L’artiste ne s’est pas contenté de faire revivre la terre de son jardin mais a également donné un nouveau souffle à tout ce qui l’entoure. Son jardin emploie aujourd’hui plus de 70 habitants de la région où l’artiste a également fait construire une école pour les enfants et pour leurs mères. La construction d’Anima a également conduit à l’installation d’un système d’irrigation pour les maisons autour du jardin où vivent la plupart de ses employés.

“Je tenais à créer des opportunités d’emploi dans la région et je pense que c’est une des meilleures décisions que j’ai prises dans ma vie”, admet Heller, souriant. 

Une galerie en plein air

Heller est également un grand collectionneur d’objets d’art et n’a pas hésité a en faire profiter les visiteurs d’Anima. En se baladant dans le jardin, il n’est pas rare de tomber sur une oeuvre d’art cachée au milieu des feuillages comme une pièce signée par Picasso, une sculpture de Keith Haring ou encore une reproduction officielle du Penseur de Rodin. Les oeuvres d’autres artistes africains, moins connus, sont aussi nichées dans le jardin.

“Je tenais à montrer qu’on est bien en Afrique, aussi parce que l’art africain est un peu à l’origine du développement de l’art européen, notamment le cubisme. Picasso ou Braque auraient par exemple des oeuvres complètement différentes s’il n’y avait pas cette influence des sculptures africaines”, affirme Heller.

L’artiste s’inspire d’ailleurs lui-même de l’Afrique. Plusieurs de ses sculptures suivent du regard les visiteurs du jardin comme les drôles de tête coiffées de plantes alors que d’autres, plus abstraites, les poussent à l’interprétation.

“Je ne donne jamais d’explications pour les oeuvres dans le jardin. C’est beaucoup plus amusant pour les visiteurs de découvrir sans directive et d’essayer de deviner ce que représente chaque oeuvre”, explique André Heller qui a également choisi de ne pas mettre de flèches ou autres signalétiques dans ce jardin qu’il imagine comme un petit coin de paradis.

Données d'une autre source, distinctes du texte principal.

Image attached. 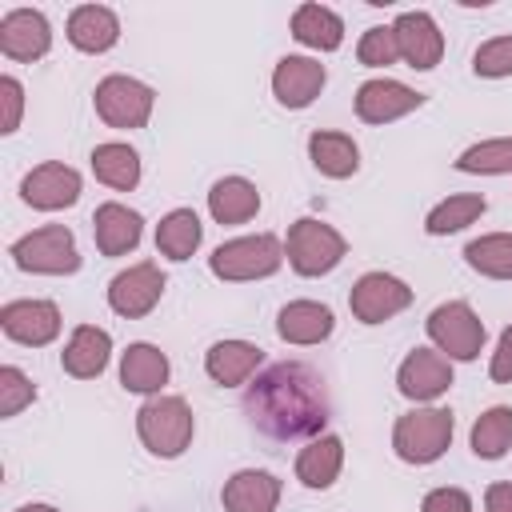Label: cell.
I'll return each instance as SVG.
<instances>
[{"mask_svg":"<svg viewBox=\"0 0 512 512\" xmlns=\"http://www.w3.org/2000/svg\"><path fill=\"white\" fill-rule=\"evenodd\" d=\"M392 32H396L400 60H404L408 68L428 72V68L440 64V56H444V36H440V28H436V20H432L428 12H400L396 24H392Z\"/></svg>","mask_w":512,"mask_h":512,"instance_id":"14","label":"cell"},{"mask_svg":"<svg viewBox=\"0 0 512 512\" xmlns=\"http://www.w3.org/2000/svg\"><path fill=\"white\" fill-rule=\"evenodd\" d=\"M464 260L480 272V276H492V280H512V232H492V236H480L464 248Z\"/></svg>","mask_w":512,"mask_h":512,"instance_id":"32","label":"cell"},{"mask_svg":"<svg viewBox=\"0 0 512 512\" xmlns=\"http://www.w3.org/2000/svg\"><path fill=\"white\" fill-rule=\"evenodd\" d=\"M484 208H488V200H484V196H476V192L448 196V200H440V204L428 212L424 228H428L432 236H448V232H460L464 224H472L476 216H484Z\"/></svg>","mask_w":512,"mask_h":512,"instance_id":"33","label":"cell"},{"mask_svg":"<svg viewBox=\"0 0 512 512\" xmlns=\"http://www.w3.org/2000/svg\"><path fill=\"white\" fill-rule=\"evenodd\" d=\"M332 308L328 304H316V300H292L280 308L276 316V332L280 340L288 344H320L332 336Z\"/></svg>","mask_w":512,"mask_h":512,"instance_id":"21","label":"cell"},{"mask_svg":"<svg viewBox=\"0 0 512 512\" xmlns=\"http://www.w3.org/2000/svg\"><path fill=\"white\" fill-rule=\"evenodd\" d=\"M12 260L24 272H40V276H68L80 268V252L76 240L64 224H44L28 236H20L12 244Z\"/></svg>","mask_w":512,"mask_h":512,"instance_id":"5","label":"cell"},{"mask_svg":"<svg viewBox=\"0 0 512 512\" xmlns=\"http://www.w3.org/2000/svg\"><path fill=\"white\" fill-rule=\"evenodd\" d=\"M484 512H512V484H488Z\"/></svg>","mask_w":512,"mask_h":512,"instance_id":"41","label":"cell"},{"mask_svg":"<svg viewBox=\"0 0 512 512\" xmlns=\"http://www.w3.org/2000/svg\"><path fill=\"white\" fill-rule=\"evenodd\" d=\"M452 444V412L444 408H416L404 412L392 428V448L408 464H432Z\"/></svg>","mask_w":512,"mask_h":512,"instance_id":"4","label":"cell"},{"mask_svg":"<svg viewBox=\"0 0 512 512\" xmlns=\"http://www.w3.org/2000/svg\"><path fill=\"white\" fill-rule=\"evenodd\" d=\"M292 36L316 52H336L344 44V20L324 4H300L292 12Z\"/></svg>","mask_w":512,"mask_h":512,"instance_id":"25","label":"cell"},{"mask_svg":"<svg viewBox=\"0 0 512 512\" xmlns=\"http://www.w3.org/2000/svg\"><path fill=\"white\" fill-rule=\"evenodd\" d=\"M420 512H472V496L464 488H432Z\"/></svg>","mask_w":512,"mask_h":512,"instance_id":"38","label":"cell"},{"mask_svg":"<svg viewBox=\"0 0 512 512\" xmlns=\"http://www.w3.org/2000/svg\"><path fill=\"white\" fill-rule=\"evenodd\" d=\"M92 172L100 184L128 192L140 184V156L128 144H96L92 148Z\"/></svg>","mask_w":512,"mask_h":512,"instance_id":"29","label":"cell"},{"mask_svg":"<svg viewBox=\"0 0 512 512\" xmlns=\"http://www.w3.org/2000/svg\"><path fill=\"white\" fill-rule=\"evenodd\" d=\"M280 264H284V244L272 232L228 240L208 256V268L220 280H260V276H272Z\"/></svg>","mask_w":512,"mask_h":512,"instance_id":"3","label":"cell"},{"mask_svg":"<svg viewBox=\"0 0 512 512\" xmlns=\"http://www.w3.org/2000/svg\"><path fill=\"white\" fill-rule=\"evenodd\" d=\"M428 336L448 360H476L484 348V320L464 300H448L428 316Z\"/></svg>","mask_w":512,"mask_h":512,"instance_id":"8","label":"cell"},{"mask_svg":"<svg viewBox=\"0 0 512 512\" xmlns=\"http://www.w3.org/2000/svg\"><path fill=\"white\" fill-rule=\"evenodd\" d=\"M308 156L332 180H344V176H352L360 168V148L344 132H312L308 136Z\"/></svg>","mask_w":512,"mask_h":512,"instance_id":"28","label":"cell"},{"mask_svg":"<svg viewBox=\"0 0 512 512\" xmlns=\"http://www.w3.org/2000/svg\"><path fill=\"white\" fill-rule=\"evenodd\" d=\"M456 168H460V172H488V176H496V172H512V140L504 136V140L472 144L468 152H460Z\"/></svg>","mask_w":512,"mask_h":512,"instance_id":"34","label":"cell"},{"mask_svg":"<svg viewBox=\"0 0 512 512\" xmlns=\"http://www.w3.org/2000/svg\"><path fill=\"white\" fill-rule=\"evenodd\" d=\"M108 352H112V336L104 328H96V324H80L68 336V344L60 352V364H64L68 376L92 380V376H100L108 368Z\"/></svg>","mask_w":512,"mask_h":512,"instance_id":"18","label":"cell"},{"mask_svg":"<svg viewBox=\"0 0 512 512\" xmlns=\"http://www.w3.org/2000/svg\"><path fill=\"white\" fill-rule=\"evenodd\" d=\"M424 104V92H412L408 84L400 80H364L356 88V116L364 124H388V120H400L408 116L412 108Z\"/></svg>","mask_w":512,"mask_h":512,"instance_id":"15","label":"cell"},{"mask_svg":"<svg viewBox=\"0 0 512 512\" xmlns=\"http://www.w3.org/2000/svg\"><path fill=\"white\" fill-rule=\"evenodd\" d=\"M136 432L152 456H180L192 444V408L180 396H152L136 412Z\"/></svg>","mask_w":512,"mask_h":512,"instance_id":"2","label":"cell"},{"mask_svg":"<svg viewBox=\"0 0 512 512\" xmlns=\"http://www.w3.org/2000/svg\"><path fill=\"white\" fill-rule=\"evenodd\" d=\"M20 196L24 204L40 208V212H56V208H68L80 200V172L60 164V160H48L40 168H32L20 184Z\"/></svg>","mask_w":512,"mask_h":512,"instance_id":"12","label":"cell"},{"mask_svg":"<svg viewBox=\"0 0 512 512\" xmlns=\"http://www.w3.org/2000/svg\"><path fill=\"white\" fill-rule=\"evenodd\" d=\"M260 360H264V352H260L256 344H248V340H220V344L208 348L204 372H208L220 388H232V384L252 380V372L260 368Z\"/></svg>","mask_w":512,"mask_h":512,"instance_id":"22","label":"cell"},{"mask_svg":"<svg viewBox=\"0 0 512 512\" xmlns=\"http://www.w3.org/2000/svg\"><path fill=\"white\" fill-rule=\"evenodd\" d=\"M324 64L308 56H284L272 72V92L284 108H308L324 88Z\"/></svg>","mask_w":512,"mask_h":512,"instance_id":"17","label":"cell"},{"mask_svg":"<svg viewBox=\"0 0 512 512\" xmlns=\"http://www.w3.org/2000/svg\"><path fill=\"white\" fill-rule=\"evenodd\" d=\"M140 224H144V220H140L132 208H124V204H116V200L100 204L96 216H92L96 248H100L104 256H124V252H132V248L140 244Z\"/></svg>","mask_w":512,"mask_h":512,"instance_id":"20","label":"cell"},{"mask_svg":"<svg viewBox=\"0 0 512 512\" xmlns=\"http://www.w3.org/2000/svg\"><path fill=\"white\" fill-rule=\"evenodd\" d=\"M36 400V384L20 368H0V416H16L24 404Z\"/></svg>","mask_w":512,"mask_h":512,"instance_id":"36","label":"cell"},{"mask_svg":"<svg viewBox=\"0 0 512 512\" xmlns=\"http://www.w3.org/2000/svg\"><path fill=\"white\" fill-rule=\"evenodd\" d=\"M408 304H412V288L388 272H364L348 292V308L360 324H384Z\"/></svg>","mask_w":512,"mask_h":512,"instance_id":"9","label":"cell"},{"mask_svg":"<svg viewBox=\"0 0 512 512\" xmlns=\"http://www.w3.org/2000/svg\"><path fill=\"white\" fill-rule=\"evenodd\" d=\"M256 208H260V192L244 176H224L208 192V212L216 224H244L256 216Z\"/></svg>","mask_w":512,"mask_h":512,"instance_id":"24","label":"cell"},{"mask_svg":"<svg viewBox=\"0 0 512 512\" xmlns=\"http://www.w3.org/2000/svg\"><path fill=\"white\" fill-rule=\"evenodd\" d=\"M472 72L476 76H512V36H496V40L480 44L472 56Z\"/></svg>","mask_w":512,"mask_h":512,"instance_id":"37","label":"cell"},{"mask_svg":"<svg viewBox=\"0 0 512 512\" xmlns=\"http://www.w3.org/2000/svg\"><path fill=\"white\" fill-rule=\"evenodd\" d=\"M224 512H276L280 504V480L272 472H260V468H244L236 472L224 492Z\"/></svg>","mask_w":512,"mask_h":512,"instance_id":"19","label":"cell"},{"mask_svg":"<svg viewBox=\"0 0 512 512\" xmlns=\"http://www.w3.org/2000/svg\"><path fill=\"white\" fill-rule=\"evenodd\" d=\"M96 116L108 128H144L156 104V92L132 76H104L96 84Z\"/></svg>","mask_w":512,"mask_h":512,"instance_id":"7","label":"cell"},{"mask_svg":"<svg viewBox=\"0 0 512 512\" xmlns=\"http://www.w3.org/2000/svg\"><path fill=\"white\" fill-rule=\"evenodd\" d=\"M344 464V444L340 436H316L308 448H300L296 456V476L304 488H328L340 476Z\"/></svg>","mask_w":512,"mask_h":512,"instance_id":"27","label":"cell"},{"mask_svg":"<svg viewBox=\"0 0 512 512\" xmlns=\"http://www.w3.org/2000/svg\"><path fill=\"white\" fill-rule=\"evenodd\" d=\"M68 40L80 52H108L120 40V20L104 4H80L68 16Z\"/></svg>","mask_w":512,"mask_h":512,"instance_id":"23","label":"cell"},{"mask_svg":"<svg viewBox=\"0 0 512 512\" xmlns=\"http://www.w3.org/2000/svg\"><path fill=\"white\" fill-rule=\"evenodd\" d=\"M160 292H164L160 268H156L152 260H140V264L124 268L120 276H112V284H108V304H112L116 316L136 320V316H148V312L160 304Z\"/></svg>","mask_w":512,"mask_h":512,"instance_id":"10","label":"cell"},{"mask_svg":"<svg viewBox=\"0 0 512 512\" xmlns=\"http://www.w3.org/2000/svg\"><path fill=\"white\" fill-rule=\"evenodd\" d=\"M168 380V356L156 344H128L120 356V384L128 392H160Z\"/></svg>","mask_w":512,"mask_h":512,"instance_id":"26","label":"cell"},{"mask_svg":"<svg viewBox=\"0 0 512 512\" xmlns=\"http://www.w3.org/2000/svg\"><path fill=\"white\" fill-rule=\"evenodd\" d=\"M488 372H492L496 384H512V328L500 332V344L492 352V368Z\"/></svg>","mask_w":512,"mask_h":512,"instance_id":"40","label":"cell"},{"mask_svg":"<svg viewBox=\"0 0 512 512\" xmlns=\"http://www.w3.org/2000/svg\"><path fill=\"white\" fill-rule=\"evenodd\" d=\"M16 512H56L52 504H24V508H16Z\"/></svg>","mask_w":512,"mask_h":512,"instance_id":"42","label":"cell"},{"mask_svg":"<svg viewBox=\"0 0 512 512\" xmlns=\"http://www.w3.org/2000/svg\"><path fill=\"white\" fill-rule=\"evenodd\" d=\"M396 384L408 400H436L452 388V364L436 348H412L396 372Z\"/></svg>","mask_w":512,"mask_h":512,"instance_id":"13","label":"cell"},{"mask_svg":"<svg viewBox=\"0 0 512 512\" xmlns=\"http://www.w3.org/2000/svg\"><path fill=\"white\" fill-rule=\"evenodd\" d=\"M0 100H4L0 132H16V128H20V104H24V88H20V80L4 76V80H0Z\"/></svg>","mask_w":512,"mask_h":512,"instance_id":"39","label":"cell"},{"mask_svg":"<svg viewBox=\"0 0 512 512\" xmlns=\"http://www.w3.org/2000/svg\"><path fill=\"white\" fill-rule=\"evenodd\" d=\"M356 56H360V64H368V68H384V64L400 60L396 32H392V28H384V24L368 28V32L360 36V44H356Z\"/></svg>","mask_w":512,"mask_h":512,"instance_id":"35","label":"cell"},{"mask_svg":"<svg viewBox=\"0 0 512 512\" xmlns=\"http://www.w3.org/2000/svg\"><path fill=\"white\" fill-rule=\"evenodd\" d=\"M200 236H204V228H200V220H196L192 208H176V212H168L156 224V248L168 260H188L200 248Z\"/></svg>","mask_w":512,"mask_h":512,"instance_id":"30","label":"cell"},{"mask_svg":"<svg viewBox=\"0 0 512 512\" xmlns=\"http://www.w3.org/2000/svg\"><path fill=\"white\" fill-rule=\"evenodd\" d=\"M512 448V408L496 404L472 424V452L480 460H500Z\"/></svg>","mask_w":512,"mask_h":512,"instance_id":"31","label":"cell"},{"mask_svg":"<svg viewBox=\"0 0 512 512\" xmlns=\"http://www.w3.org/2000/svg\"><path fill=\"white\" fill-rule=\"evenodd\" d=\"M0 328L16 344L44 348L60 332V308L52 300H8L0 308Z\"/></svg>","mask_w":512,"mask_h":512,"instance_id":"11","label":"cell"},{"mask_svg":"<svg viewBox=\"0 0 512 512\" xmlns=\"http://www.w3.org/2000/svg\"><path fill=\"white\" fill-rule=\"evenodd\" d=\"M244 416L252 420L256 432L272 440L324 436L320 428L328 424V392H324L320 372L300 360L264 368L244 388Z\"/></svg>","mask_w":512,"mask_h":512,"instance_id":"1","label":"cell"},{"mask_svg":"<svg viewBox=\"0 0 512 512\" xmlns=\"http://www.w3.org/2000/svg\"><path fill=\"white\" fill-rule=\"evenodd\" d=\"M52 48V28L36 8H16L0 20V52L8 60H40Z\"/></svg>","mask_w":512,"mask_h":512,"instance_id":"16","label":"cell"},{"mask_svg":"<svg viewBox=\"0 0 512 512\" xmlns=\"http://www.w3.org/2000/svg\"><path fill=\"white\" fill-rule=\"evenodd\" d=\"M344 252H348L344 236L332 224H324V220L304 216V220H296L288 228V264L300 276H324V272H332L344 260Z\"/></svg>","mask_w":512,"mask_h":512,"instance_id":"6","label":"cell"}]
</instances>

“Quelques personnes ont cette obsession de vivre au paradis car il est difficile de le faire dans cette planète si l’on n’a pas été chanceux dans la vie”, assure l’artiste autrichien. “Je voulais créer quelque chose qui, chaque jour, embellirait davantage et ferait face au temps, peu importe si l’on se rappelle de la personne qui l’a créée”, ajoute l’artiste.

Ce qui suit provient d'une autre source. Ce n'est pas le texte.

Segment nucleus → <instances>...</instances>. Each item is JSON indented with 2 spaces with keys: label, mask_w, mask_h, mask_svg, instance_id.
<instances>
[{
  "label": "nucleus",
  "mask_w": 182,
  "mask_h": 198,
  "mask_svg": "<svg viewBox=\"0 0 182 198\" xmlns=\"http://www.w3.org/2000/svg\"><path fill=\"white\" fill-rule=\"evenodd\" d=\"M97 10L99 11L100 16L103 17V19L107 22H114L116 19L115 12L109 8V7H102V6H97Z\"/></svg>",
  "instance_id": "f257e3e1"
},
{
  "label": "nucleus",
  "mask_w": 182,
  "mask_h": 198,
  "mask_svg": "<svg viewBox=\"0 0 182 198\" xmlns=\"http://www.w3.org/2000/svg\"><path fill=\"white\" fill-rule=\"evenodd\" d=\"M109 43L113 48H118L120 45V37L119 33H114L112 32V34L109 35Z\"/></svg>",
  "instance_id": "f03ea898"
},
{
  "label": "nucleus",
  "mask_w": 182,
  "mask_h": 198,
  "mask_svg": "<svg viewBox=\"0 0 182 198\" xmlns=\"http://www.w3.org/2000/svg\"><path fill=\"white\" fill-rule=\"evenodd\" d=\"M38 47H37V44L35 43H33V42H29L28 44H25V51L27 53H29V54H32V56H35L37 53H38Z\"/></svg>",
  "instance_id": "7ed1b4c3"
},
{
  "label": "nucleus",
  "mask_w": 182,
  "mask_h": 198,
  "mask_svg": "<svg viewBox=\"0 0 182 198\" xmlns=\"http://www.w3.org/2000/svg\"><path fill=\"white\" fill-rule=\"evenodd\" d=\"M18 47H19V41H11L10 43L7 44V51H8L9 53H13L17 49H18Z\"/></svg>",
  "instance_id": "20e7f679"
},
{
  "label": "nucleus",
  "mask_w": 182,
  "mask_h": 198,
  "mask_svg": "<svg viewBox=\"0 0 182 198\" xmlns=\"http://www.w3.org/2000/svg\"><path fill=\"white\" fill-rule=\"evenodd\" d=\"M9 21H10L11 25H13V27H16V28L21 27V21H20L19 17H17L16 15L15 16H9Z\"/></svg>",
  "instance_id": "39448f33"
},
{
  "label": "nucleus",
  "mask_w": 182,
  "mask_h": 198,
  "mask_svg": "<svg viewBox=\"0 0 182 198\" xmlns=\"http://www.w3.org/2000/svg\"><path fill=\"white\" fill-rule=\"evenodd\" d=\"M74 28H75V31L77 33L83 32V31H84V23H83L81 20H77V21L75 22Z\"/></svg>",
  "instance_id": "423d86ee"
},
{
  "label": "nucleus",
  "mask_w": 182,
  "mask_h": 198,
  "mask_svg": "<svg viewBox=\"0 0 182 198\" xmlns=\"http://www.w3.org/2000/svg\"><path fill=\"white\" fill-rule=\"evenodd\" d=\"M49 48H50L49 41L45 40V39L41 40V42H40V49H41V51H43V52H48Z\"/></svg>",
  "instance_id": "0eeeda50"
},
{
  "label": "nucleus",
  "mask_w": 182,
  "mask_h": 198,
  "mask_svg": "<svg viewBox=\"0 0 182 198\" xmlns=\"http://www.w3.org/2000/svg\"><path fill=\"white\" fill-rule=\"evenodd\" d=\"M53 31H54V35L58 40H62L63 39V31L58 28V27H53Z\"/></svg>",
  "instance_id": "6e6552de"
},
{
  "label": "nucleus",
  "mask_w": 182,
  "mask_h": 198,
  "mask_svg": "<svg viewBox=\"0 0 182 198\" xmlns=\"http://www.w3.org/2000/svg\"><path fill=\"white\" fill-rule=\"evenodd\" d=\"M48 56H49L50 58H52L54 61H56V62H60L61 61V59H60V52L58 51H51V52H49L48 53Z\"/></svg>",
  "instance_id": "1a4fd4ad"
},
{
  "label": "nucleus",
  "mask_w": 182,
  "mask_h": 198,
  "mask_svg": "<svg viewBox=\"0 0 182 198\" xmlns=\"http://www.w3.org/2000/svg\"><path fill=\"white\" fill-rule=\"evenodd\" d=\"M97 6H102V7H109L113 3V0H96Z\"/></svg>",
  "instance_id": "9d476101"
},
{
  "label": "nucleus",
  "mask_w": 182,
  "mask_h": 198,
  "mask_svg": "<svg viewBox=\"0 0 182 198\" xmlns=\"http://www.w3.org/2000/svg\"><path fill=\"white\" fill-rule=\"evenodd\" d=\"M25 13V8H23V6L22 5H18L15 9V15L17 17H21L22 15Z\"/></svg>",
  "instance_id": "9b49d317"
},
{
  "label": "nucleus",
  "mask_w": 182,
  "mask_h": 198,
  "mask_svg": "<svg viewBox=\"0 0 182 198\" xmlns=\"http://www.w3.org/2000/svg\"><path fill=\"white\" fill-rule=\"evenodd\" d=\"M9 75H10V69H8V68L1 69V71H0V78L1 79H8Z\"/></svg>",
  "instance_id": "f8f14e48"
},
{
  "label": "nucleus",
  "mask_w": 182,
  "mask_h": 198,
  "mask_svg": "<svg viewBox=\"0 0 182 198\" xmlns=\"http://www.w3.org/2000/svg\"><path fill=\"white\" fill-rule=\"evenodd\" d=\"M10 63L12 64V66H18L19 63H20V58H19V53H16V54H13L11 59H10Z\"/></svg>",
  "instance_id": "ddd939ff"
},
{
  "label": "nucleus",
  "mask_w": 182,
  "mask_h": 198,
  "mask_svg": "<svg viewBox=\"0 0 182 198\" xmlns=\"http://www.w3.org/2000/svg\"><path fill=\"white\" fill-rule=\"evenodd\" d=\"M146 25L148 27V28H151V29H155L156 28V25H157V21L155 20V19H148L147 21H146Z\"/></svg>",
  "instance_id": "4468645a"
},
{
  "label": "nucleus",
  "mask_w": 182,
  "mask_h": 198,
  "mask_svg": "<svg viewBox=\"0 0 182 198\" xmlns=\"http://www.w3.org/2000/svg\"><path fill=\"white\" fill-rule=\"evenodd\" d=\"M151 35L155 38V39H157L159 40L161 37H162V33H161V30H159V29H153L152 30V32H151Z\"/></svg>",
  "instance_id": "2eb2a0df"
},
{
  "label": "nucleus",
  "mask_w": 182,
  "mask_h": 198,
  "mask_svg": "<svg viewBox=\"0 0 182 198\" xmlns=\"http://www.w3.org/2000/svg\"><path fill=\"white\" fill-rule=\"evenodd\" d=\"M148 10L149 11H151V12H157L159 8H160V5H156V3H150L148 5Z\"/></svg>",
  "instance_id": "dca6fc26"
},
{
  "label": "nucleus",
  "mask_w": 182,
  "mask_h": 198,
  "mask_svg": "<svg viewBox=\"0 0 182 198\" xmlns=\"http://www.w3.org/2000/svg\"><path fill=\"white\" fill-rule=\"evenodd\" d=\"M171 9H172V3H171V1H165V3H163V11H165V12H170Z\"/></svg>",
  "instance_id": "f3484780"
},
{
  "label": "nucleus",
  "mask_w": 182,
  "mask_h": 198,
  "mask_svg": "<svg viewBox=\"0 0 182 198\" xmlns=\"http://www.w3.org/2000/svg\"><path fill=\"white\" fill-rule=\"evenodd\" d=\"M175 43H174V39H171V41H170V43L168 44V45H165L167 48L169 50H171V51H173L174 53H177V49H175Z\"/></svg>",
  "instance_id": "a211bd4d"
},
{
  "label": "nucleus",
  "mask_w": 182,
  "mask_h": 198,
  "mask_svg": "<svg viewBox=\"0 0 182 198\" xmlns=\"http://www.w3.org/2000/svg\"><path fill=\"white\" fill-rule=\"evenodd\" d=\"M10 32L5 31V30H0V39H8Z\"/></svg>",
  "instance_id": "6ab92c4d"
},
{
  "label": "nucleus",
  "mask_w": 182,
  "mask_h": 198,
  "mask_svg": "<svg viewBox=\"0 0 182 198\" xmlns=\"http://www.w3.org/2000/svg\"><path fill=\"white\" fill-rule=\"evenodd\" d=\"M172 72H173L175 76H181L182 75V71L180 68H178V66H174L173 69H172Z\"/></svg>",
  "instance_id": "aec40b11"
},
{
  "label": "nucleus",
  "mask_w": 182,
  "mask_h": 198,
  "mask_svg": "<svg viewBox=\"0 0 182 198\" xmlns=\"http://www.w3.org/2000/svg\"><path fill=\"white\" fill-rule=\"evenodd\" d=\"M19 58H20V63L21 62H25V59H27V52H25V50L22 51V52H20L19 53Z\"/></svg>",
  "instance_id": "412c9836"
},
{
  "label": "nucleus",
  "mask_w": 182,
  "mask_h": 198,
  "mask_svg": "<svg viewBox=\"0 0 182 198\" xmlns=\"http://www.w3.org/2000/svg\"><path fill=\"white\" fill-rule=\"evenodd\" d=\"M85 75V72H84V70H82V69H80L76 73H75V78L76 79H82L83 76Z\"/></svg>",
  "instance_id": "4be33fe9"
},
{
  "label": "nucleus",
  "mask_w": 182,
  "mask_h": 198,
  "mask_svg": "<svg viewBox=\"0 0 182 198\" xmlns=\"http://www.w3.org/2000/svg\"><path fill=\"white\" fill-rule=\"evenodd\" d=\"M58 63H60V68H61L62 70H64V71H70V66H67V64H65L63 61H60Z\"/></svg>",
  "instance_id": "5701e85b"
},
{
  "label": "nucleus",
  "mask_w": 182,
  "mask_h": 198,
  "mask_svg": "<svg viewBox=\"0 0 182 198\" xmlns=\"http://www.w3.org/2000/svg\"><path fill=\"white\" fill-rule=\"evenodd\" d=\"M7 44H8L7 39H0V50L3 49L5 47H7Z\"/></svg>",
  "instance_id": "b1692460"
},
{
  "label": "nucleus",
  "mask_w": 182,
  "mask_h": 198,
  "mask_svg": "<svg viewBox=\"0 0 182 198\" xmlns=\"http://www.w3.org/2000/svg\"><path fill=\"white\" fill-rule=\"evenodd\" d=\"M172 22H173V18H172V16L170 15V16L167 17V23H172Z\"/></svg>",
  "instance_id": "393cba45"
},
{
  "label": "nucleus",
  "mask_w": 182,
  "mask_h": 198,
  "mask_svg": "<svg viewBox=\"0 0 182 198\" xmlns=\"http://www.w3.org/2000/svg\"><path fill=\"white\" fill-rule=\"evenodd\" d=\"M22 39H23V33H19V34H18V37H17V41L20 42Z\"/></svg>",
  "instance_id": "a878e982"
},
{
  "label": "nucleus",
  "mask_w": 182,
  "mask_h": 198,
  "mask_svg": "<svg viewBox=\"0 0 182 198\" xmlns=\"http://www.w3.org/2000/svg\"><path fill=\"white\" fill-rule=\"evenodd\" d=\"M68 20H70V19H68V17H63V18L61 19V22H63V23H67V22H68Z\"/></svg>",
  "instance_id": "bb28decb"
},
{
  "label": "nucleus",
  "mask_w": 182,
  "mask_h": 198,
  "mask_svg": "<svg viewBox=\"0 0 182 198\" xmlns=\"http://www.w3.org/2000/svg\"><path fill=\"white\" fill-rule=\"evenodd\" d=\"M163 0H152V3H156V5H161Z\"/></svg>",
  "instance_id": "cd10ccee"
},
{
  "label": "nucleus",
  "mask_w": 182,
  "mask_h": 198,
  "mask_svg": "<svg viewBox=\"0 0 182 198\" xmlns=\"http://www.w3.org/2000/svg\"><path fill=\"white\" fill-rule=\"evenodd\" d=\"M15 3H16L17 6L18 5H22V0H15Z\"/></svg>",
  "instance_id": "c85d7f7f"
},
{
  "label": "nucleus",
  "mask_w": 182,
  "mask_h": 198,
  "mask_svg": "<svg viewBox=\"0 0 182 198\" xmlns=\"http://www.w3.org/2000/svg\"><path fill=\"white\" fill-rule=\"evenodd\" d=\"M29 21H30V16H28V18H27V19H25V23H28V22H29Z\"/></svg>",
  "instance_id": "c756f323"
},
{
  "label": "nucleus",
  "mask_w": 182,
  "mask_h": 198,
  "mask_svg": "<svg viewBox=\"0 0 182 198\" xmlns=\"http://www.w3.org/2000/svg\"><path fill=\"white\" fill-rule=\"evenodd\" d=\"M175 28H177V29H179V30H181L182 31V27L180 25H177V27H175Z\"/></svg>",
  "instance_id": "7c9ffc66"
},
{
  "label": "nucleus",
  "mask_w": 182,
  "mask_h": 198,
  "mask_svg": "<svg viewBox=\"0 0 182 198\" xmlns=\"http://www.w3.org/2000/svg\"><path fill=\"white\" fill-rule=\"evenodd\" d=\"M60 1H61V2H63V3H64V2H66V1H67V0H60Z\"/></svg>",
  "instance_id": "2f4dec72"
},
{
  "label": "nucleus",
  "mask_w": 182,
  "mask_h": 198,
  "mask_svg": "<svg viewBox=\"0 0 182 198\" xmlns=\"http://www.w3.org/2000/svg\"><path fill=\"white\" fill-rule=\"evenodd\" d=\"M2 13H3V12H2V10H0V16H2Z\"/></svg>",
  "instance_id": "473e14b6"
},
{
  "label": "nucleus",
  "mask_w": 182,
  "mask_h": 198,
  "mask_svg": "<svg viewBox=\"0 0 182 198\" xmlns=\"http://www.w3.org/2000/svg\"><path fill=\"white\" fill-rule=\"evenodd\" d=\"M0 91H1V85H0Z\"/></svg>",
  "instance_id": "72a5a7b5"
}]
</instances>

Heller dit avoir voulu construire un endroit qui “aurait un effet thérapeutique sur la personne, un endroit où l’on peut fermer les yeux et méditer, un endroit où les adultes s’amuseraient autant que les enfants, un endroit qui inspire”. Et d’après les regards émerveillés -parfois intrigués- des visiteurs, le pari semble réussi.